A Toxic Combination: Sentiment And Oil Prices

By John Richardson

Yesterday we suggested that demographic challenges in the West, the strain on resources resulting from rising consumption in emerging markets and rising inflation should heavily feature in discussions at this week’s World Economic Forum in Davos.

Chemical industry leaders who could be attending include Mohamed Al-Mady, CEO of SABIC, Andrew Liveris, CEO of Dow Chemical and BASF CEO Juergen Hambrecht, according to my colleague Nigel Davis at ICIS news.

My fellow blogger Paul Hodges is highly sceptical over whether one very well-recognised issue will be the subject of the right kind of debate at the great annual economics talking shop: Inflation, the main cause of which is the rise in the cost of crude oil.

The problem that the great and good at Davos, and everyone else, face is predicting the timing of any crude-related inflation bust as it will be sentiment-drive, added Paul.

“Supply/demand balances have been telling us for 18 months that there’s too much supply, so trying to decide when sentiment and fundamentals might reconnect is an art, not a science,” he continued.

“It might even be starting to happen now, in fact, as Saudi Arabia has made a fairly clear statement that it doesn’t want prices over $100/bbl.


Set to keep the wild, drunken student party going?

Ben_Bernanke.jpgSource of picture: benarnke.net


“Put this alongside China continuing to tighten, and by March, people might be starting to believe oil prices won’t move up much further.

“If this became a general belief, as in July/August 2008, or Q1 1980, then procurement people will start the process of re-balancing their inventories, etc etc.

“But on the other hand, if Bernanke has another go at driving up asset prices and announces QE3, we could be off to the races again….”

Credit Suisse supports the view that there is a big overheating risk right now.

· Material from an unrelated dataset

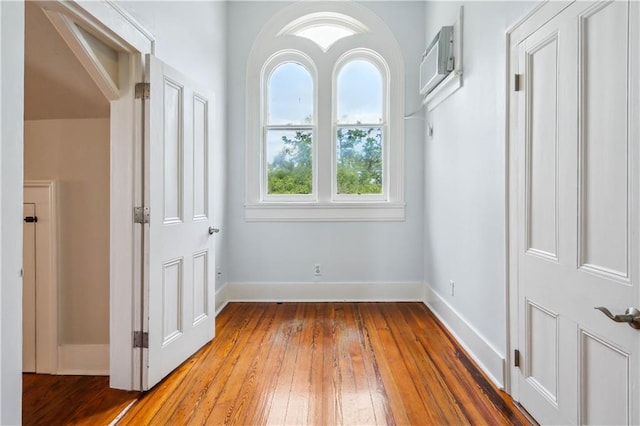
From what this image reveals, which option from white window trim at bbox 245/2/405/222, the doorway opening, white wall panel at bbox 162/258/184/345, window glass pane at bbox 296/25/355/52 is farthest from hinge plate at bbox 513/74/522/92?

This evident from its newly-launched index that measures growth dynamics in the chemicals, energy, paper and packaging and transportation and shipping industries.

Click here to download a copy – CreditSuisseCSBasicMaterialsIndex.pdf

The index uses North American ethylene production and (naphtha) margin data and demand data for polyethylene (PE), polypropylene (PP) and polyvinyl chloride (PVC), although the chemicals weighting in the index is low. This is again according to analysis by my colleague, Nigel Davis.

“The December estimate is consistent with the observation from recent real economic data that last summer’s global slowdown scare is now turning into something approaching a global speed-up scare,” writes the bank in its first index report.